Considering how the versatility on the team's roster will aid Brad Stevens and the Celtics in playing "positionless" basketball.

David Butler II-USA TODAY Sports

One of the more publicized and influential changes around the NBA in recent seasons has been the increased usage of smaller lineups and the decline of the traditional positions that once dominated NBA rotations for decades.  More nimble, offensively skilled big men who can knock down mid-range jumpers have begun to replace the plodding, heavy-footed centers of years past who rarely venture beyond the paint area.  Once expected to form a vital partnership with the center around the basket, power forwards are now being asked to defend multiple positions and serve as an offensive threat from the perimeter.

Now, perhaps this shift to smaller, more fluid lineups has been slightly exaggerated. Many successful teams during the 2012-13 season, most notably the Indiana Pacers, still use big men in a more conventional manner. Yet with the ways in which teams can now directly measure the success of specific five-man units, traditional lineups are slowly being phased out for rotations that offer more versatility for coaches and NBA offenses as a whole.

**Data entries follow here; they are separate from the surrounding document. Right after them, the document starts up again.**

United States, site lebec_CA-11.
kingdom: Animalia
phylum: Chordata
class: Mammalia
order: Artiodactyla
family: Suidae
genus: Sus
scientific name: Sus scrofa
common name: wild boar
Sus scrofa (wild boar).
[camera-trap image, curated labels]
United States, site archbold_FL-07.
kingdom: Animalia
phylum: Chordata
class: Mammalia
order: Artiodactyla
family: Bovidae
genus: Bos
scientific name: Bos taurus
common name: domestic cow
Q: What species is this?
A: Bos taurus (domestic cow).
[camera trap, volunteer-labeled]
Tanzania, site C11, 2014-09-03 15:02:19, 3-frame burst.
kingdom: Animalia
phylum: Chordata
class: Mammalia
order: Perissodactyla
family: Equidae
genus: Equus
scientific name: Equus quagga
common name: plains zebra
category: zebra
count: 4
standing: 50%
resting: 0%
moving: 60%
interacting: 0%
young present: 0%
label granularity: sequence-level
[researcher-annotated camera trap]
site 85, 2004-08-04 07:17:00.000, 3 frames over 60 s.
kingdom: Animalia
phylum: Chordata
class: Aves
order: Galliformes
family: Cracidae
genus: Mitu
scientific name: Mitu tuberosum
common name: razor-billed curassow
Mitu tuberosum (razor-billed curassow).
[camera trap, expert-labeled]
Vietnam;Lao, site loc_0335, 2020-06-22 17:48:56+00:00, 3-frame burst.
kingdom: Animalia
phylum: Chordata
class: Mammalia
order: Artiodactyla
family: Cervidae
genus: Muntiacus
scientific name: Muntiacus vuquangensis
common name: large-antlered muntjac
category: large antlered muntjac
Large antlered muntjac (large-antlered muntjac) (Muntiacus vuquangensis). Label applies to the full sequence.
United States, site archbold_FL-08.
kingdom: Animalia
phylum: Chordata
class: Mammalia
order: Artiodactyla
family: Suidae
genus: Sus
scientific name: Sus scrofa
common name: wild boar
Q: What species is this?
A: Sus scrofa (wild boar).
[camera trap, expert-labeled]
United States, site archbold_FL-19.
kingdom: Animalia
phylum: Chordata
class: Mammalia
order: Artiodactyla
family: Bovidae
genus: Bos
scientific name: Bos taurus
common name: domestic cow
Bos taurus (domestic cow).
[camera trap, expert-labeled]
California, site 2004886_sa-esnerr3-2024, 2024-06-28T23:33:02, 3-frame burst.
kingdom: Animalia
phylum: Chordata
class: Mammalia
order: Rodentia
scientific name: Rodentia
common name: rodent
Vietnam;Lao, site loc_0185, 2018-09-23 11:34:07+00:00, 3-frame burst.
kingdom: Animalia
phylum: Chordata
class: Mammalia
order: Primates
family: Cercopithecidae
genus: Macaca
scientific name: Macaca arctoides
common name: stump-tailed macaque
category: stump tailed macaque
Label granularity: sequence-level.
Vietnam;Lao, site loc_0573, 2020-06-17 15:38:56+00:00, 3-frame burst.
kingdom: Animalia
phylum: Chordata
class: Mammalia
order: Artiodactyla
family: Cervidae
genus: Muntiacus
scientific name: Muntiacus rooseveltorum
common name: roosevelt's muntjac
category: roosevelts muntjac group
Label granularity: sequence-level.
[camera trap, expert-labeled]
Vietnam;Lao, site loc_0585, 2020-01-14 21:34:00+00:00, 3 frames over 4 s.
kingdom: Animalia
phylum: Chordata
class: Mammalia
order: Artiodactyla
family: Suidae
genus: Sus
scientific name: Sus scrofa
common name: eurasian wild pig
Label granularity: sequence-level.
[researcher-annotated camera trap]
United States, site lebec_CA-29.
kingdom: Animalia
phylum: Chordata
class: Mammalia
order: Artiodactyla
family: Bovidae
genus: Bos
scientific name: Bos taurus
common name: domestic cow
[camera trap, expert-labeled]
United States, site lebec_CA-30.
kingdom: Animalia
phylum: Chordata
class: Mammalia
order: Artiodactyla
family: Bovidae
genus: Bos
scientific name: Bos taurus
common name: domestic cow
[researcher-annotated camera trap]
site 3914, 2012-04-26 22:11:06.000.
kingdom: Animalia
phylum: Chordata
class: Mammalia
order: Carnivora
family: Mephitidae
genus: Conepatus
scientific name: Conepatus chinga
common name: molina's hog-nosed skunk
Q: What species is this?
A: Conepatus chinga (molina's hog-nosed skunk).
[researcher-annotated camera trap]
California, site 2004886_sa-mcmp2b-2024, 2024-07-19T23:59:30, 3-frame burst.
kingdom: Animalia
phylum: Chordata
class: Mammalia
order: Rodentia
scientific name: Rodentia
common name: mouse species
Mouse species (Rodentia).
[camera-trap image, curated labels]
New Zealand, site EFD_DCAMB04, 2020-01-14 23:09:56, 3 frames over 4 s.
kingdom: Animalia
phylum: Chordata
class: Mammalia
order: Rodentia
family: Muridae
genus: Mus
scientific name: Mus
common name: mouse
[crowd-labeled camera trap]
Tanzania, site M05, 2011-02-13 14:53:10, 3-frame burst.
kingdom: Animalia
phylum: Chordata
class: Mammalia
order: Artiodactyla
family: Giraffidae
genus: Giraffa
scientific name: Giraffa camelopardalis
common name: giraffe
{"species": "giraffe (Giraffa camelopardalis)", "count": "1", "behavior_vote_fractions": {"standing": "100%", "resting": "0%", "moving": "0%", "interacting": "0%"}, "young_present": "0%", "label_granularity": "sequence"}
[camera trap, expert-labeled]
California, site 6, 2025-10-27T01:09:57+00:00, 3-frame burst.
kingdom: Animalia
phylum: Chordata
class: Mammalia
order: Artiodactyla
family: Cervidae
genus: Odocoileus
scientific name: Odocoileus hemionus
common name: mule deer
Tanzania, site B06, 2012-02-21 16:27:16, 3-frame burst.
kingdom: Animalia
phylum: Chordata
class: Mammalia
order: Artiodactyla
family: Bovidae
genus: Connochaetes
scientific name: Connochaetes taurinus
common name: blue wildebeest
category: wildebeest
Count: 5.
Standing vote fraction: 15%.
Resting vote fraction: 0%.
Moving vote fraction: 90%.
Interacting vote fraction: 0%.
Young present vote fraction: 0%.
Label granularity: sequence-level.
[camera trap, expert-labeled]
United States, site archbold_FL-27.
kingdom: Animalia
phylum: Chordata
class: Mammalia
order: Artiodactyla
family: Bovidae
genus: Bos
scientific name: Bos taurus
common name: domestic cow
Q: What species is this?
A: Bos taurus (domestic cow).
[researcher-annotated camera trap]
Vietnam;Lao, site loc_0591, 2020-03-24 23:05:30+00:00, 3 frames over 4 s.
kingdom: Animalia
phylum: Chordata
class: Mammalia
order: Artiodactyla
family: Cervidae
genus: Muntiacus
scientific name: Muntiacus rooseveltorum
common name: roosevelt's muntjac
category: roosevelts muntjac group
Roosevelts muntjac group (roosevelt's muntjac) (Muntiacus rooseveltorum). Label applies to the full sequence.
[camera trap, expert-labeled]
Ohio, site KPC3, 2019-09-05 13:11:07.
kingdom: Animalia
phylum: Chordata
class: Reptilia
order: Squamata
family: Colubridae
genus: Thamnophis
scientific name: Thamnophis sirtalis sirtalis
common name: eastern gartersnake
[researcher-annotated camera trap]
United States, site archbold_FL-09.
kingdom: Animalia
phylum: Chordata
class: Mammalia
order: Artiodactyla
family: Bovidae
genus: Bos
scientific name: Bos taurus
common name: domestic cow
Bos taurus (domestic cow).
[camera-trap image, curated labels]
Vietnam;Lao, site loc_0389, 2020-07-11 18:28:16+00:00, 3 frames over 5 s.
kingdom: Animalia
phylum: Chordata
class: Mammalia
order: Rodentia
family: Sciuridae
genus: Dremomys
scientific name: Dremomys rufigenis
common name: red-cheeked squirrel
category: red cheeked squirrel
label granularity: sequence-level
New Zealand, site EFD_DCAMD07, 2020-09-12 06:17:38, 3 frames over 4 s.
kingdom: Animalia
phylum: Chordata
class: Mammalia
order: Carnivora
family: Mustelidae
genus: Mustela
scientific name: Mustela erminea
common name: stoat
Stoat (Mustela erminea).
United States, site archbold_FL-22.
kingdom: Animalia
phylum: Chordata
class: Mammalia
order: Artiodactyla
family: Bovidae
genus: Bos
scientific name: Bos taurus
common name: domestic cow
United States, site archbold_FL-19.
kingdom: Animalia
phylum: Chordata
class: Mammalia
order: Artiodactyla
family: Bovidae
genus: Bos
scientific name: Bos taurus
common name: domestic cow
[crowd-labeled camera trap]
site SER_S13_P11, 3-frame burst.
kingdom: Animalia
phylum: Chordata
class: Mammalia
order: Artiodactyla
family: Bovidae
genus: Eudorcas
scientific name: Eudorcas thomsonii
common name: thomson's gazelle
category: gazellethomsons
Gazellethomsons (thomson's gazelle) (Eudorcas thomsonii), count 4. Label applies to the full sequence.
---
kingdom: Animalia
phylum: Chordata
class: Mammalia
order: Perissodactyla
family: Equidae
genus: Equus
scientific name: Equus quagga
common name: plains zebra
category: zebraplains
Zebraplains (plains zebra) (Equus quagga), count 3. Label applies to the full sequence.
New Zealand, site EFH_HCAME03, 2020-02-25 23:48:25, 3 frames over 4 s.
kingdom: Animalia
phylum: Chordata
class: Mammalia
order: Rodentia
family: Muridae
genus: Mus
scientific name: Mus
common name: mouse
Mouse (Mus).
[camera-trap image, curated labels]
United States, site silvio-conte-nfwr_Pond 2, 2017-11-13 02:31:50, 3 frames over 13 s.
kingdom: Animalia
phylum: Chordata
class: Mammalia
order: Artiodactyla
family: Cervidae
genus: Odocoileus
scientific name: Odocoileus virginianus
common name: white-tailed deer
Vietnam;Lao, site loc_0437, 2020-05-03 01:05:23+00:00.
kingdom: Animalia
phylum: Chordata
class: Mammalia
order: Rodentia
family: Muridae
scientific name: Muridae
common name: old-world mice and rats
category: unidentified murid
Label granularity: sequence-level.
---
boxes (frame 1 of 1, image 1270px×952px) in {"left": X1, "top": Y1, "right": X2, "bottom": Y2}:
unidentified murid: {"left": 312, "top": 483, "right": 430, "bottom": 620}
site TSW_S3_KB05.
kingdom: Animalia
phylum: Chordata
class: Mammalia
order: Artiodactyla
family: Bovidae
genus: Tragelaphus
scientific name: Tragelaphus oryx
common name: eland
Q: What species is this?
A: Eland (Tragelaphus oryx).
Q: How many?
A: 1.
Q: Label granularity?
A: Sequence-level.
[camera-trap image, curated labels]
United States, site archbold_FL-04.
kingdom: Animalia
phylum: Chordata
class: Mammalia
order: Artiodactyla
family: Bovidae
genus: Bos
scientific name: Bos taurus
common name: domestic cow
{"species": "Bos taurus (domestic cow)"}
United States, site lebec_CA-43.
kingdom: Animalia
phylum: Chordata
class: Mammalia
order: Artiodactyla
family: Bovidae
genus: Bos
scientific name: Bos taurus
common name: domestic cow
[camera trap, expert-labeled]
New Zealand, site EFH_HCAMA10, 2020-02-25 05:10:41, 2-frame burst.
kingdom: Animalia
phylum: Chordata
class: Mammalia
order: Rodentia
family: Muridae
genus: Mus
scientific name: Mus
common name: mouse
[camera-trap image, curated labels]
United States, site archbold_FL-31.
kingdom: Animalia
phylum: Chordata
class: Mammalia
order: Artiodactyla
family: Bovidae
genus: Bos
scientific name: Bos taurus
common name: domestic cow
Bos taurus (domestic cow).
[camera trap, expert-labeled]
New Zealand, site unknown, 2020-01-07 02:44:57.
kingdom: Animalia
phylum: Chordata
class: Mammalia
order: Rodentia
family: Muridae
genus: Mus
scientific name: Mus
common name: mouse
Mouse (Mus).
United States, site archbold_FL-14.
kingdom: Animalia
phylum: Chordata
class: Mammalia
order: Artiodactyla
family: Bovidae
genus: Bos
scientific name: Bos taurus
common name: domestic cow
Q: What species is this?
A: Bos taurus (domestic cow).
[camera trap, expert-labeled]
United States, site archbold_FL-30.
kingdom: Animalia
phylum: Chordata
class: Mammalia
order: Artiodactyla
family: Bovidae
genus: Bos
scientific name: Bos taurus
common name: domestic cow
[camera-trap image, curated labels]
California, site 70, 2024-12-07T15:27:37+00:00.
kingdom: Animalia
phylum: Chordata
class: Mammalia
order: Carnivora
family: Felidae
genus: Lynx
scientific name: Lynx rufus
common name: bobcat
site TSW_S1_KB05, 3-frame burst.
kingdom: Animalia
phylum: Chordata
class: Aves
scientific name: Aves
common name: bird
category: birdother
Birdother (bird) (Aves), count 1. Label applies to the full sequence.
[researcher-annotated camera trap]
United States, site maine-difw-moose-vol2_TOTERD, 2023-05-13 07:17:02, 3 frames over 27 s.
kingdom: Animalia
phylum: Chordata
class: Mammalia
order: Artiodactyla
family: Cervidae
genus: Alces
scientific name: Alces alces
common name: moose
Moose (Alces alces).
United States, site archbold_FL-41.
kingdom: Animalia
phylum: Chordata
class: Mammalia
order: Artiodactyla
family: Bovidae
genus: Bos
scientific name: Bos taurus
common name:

All of which leads us to Boston’s new coach Brad Stevens, someone who is well versed in the innovative ways the Celtics will seek to measure and improve team performance.  And one of the most noteworthy quotes from Stevens at Celtics Media Day a week ago was his discussion of "positionless" basketball:

"The nice thing about the Jeff Greens of the world and the Gerald Wallaces of the world is that you can’t pigeonhole them into one position," Stevens said. "You can play Jeff and Gerald at the 2 and the 3, or at the 3 and the 4. You can rotate them at the 3 and rotate them at the 4. The more versatile guys are, the more minutes you play."

A quick scan of the team’s roster shows numerous players who can rotate between multiple positions and who can’t be "pigeonholed" into one role or another.  While this season’s Celtics may lack established talent, they do possess an intriguing mix of flexibility, skills, and athleticism that should, at the very least, make for some interesting experimentation on the offensive end.

As Stevens mentioned, Jeff Green and Gerald Wallace are two prime examples of this versatility, but Monday’s preseason game also showcased a few other players who will allow Boston to test out some unconventional five-man units.  The most obvious is rookie Kelly Olynyk, the team’s tallest player at 7’0", but also one of its more offensively skilled.  Olynyk looks quite comfortable with the ball in his hands already, demonstrating a passing ability generally reserved for guards and the ability to play on the perimeter.

Add in the trio of Jared Sullinger, Brandon Bass, and Kris Humphries, and Stevens already has a strong collection of big men who can rotate among different positions, rebound, score around the basket, and contribute in multiple ways.  The performance of Wallace, Olynyk, and Sullinger together on Monday provided a brief preview of this, and our first look at a lineup that Stevens could lean on more and more as the season goes on.

What the versatility of Boston’s lineup gives the Celtics is a chance, at least initially, for Stevens, Danny Ainge, and the coaching staff to experiment with a young group of players.  Testing out new ideas—and perhaps failing at times—will be par for the course this season.  Watching how Stevens learns on the job and begins to mold a consistent offense out of this team will be fascinating to watch.

Though the Celtics brass has rightly derided the word "tanking" in regards to this season, there is little denying that Stevens and Ainge will be viewing this team with an eye toward the future.  They will be searching for players, lineups, and ideas that can be part of the next Celtics contender.

Let’s hope, by season’s end, they will have found something along the way.